|Caretakers in Alba Iulia, Romania, cut hay in the Jewish cemetery. Photo (c) Ruth Ellen Gruber|
By Ruth Ellen Gruber
The Washington Post recently ran an interesting article about what can happen to a cemetery in an isolated area when its elderly caretaker can no longer take care. This is a common problem with Jewish cemeteries in some parts of Eastern Europe, where -- as in Romania, for example -- the small Jewish communities often contracted with local peasants to cut the weeds and maintain Jewish cemeteries in places where few or no Jews now live in exchange for housing onsite, or use of the hay or part of land where there are no burials. As these people age and pass away, the cemeteries may be left untended.
The article, by J. Freedom du Lac, was not about a Jewish cemetery in eastern Europe -- but about an African-American cemetery in rural Virginia whose longtime caretaker, Vernon Peterson, is now 80.

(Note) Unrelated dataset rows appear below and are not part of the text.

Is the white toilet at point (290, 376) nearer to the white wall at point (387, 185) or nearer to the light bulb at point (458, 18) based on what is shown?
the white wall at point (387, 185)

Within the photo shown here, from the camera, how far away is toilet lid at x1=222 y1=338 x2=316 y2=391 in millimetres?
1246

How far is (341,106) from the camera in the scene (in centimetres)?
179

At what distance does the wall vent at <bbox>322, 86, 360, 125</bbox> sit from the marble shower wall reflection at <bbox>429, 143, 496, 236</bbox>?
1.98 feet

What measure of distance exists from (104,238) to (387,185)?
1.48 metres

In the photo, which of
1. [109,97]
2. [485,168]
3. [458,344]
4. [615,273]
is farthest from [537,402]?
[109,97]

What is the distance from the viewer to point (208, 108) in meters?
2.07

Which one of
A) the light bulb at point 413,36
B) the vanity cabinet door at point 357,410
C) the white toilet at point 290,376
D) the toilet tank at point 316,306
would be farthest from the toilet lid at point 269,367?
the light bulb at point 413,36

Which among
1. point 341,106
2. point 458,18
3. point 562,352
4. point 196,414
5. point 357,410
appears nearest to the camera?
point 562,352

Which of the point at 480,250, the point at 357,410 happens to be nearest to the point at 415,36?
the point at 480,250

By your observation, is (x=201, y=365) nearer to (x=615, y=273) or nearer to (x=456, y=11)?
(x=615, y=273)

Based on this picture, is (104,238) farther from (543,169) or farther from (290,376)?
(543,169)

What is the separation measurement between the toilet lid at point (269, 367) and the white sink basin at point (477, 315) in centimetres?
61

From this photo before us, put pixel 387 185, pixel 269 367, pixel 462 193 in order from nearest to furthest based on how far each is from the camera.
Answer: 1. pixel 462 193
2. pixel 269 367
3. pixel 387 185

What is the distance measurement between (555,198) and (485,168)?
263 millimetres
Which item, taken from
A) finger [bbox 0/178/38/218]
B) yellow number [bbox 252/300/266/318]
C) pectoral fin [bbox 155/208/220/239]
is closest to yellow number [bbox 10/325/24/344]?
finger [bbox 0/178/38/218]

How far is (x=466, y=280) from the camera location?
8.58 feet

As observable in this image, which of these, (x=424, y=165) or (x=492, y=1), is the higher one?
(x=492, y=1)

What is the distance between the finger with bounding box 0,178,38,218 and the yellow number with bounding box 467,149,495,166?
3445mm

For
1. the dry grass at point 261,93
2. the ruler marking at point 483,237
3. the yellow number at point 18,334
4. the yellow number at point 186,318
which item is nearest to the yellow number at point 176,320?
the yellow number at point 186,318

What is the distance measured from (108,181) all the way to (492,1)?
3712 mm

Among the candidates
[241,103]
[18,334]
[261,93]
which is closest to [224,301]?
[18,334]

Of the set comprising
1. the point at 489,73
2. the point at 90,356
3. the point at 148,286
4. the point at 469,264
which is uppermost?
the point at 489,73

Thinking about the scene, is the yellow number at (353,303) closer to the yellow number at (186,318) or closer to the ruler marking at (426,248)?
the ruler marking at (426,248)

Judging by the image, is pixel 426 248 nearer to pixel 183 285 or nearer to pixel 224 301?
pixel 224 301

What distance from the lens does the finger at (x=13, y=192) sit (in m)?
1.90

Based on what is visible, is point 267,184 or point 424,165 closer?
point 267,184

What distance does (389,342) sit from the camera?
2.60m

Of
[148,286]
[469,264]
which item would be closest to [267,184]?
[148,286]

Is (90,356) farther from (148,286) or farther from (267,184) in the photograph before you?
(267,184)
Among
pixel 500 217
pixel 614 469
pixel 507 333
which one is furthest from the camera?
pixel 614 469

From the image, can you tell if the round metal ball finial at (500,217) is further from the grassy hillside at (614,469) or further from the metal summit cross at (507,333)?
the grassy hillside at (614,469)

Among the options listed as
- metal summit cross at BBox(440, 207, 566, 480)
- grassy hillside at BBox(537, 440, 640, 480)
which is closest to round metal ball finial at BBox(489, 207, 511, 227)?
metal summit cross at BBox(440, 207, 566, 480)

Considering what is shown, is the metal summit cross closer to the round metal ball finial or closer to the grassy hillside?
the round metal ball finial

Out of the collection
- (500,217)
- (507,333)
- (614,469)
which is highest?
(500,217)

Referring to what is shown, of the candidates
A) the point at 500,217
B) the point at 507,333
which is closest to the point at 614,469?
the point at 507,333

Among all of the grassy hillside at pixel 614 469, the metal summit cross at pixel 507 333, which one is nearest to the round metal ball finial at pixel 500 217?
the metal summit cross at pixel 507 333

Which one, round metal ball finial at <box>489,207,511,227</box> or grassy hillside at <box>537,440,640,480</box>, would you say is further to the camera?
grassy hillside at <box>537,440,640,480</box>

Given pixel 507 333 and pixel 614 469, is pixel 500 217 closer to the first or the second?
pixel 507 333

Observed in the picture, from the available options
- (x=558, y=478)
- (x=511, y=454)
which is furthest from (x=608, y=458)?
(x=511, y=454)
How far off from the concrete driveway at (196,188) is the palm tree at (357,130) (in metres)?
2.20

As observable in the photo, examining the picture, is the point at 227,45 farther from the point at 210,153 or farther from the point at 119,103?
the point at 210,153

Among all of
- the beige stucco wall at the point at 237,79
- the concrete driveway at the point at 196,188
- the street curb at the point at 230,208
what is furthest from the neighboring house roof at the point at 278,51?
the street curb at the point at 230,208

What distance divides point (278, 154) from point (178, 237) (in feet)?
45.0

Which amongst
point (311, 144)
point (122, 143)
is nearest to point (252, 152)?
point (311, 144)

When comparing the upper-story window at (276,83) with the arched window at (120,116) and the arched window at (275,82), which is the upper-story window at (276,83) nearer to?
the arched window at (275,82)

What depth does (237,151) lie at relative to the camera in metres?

It’s what happens afterward, when he’s no longer around to look after Rock Hill Cemetery. For nearly half of its existence, the 122-year-old cemetery — where generations of local African American families are interred — has been carefully tended by Peterson, a fastidious Korean War veteran who grew up nearby in a country village that’s long since disappeared.
But Peterson is 80, and he can’t stop wondering: Who will care for this little-known repository of community and family history when he’s gone?
There are thousands of graveyards scattered across Virginia, many of them small family burial plots on private properties, according to preservationists and historians. Some date to the founding of Jamestown more than 400 years ago.
But they’re increasingly endangered as a generation of caretakers dies off and people with kin buried out back sell off their family land. The burial sites can become overgrown and, eventually, consigned to oblivion.